[start]

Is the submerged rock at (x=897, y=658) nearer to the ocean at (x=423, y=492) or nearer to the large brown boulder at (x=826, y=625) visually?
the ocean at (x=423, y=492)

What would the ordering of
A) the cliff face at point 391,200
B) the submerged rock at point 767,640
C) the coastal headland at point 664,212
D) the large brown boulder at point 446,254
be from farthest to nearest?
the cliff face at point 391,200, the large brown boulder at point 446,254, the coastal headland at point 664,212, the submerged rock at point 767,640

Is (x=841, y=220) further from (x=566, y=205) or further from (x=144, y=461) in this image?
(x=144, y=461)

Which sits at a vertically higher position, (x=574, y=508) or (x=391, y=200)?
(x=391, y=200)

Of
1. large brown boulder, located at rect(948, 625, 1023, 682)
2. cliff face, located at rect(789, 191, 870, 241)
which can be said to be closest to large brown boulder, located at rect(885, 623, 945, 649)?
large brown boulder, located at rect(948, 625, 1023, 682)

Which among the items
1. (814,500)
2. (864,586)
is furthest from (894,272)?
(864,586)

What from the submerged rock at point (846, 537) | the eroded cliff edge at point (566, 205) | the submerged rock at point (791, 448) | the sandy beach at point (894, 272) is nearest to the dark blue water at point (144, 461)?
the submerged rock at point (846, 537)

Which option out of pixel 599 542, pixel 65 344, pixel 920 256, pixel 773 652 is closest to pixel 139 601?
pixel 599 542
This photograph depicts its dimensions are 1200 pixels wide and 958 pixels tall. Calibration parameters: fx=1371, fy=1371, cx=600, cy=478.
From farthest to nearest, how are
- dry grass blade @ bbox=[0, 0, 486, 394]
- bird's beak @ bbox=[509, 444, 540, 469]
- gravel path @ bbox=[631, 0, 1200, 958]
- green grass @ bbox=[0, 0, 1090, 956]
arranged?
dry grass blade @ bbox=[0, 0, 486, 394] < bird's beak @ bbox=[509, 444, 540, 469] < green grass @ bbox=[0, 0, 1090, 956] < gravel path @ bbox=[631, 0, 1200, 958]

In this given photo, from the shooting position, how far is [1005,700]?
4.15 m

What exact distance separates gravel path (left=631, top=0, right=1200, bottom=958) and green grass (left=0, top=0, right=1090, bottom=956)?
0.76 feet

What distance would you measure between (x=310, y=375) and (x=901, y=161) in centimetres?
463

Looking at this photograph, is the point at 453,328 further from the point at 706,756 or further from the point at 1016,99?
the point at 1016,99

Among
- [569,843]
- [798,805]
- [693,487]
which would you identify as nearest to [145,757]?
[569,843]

[end]

*Directions for this task:* Reproduce the material word for word, beginning at the line that contains "Looking at this" and continuing through the end of the material.

*Task result:*
Looking at this photograph, is the point at 453,328 further from the point at 706,756 or further from the point at 1016,99?
the point at 1016,99

Among
- [569,843]
- [798,805]
- [693,487]
which would you identify as nearest to [145,757]?
[569,843]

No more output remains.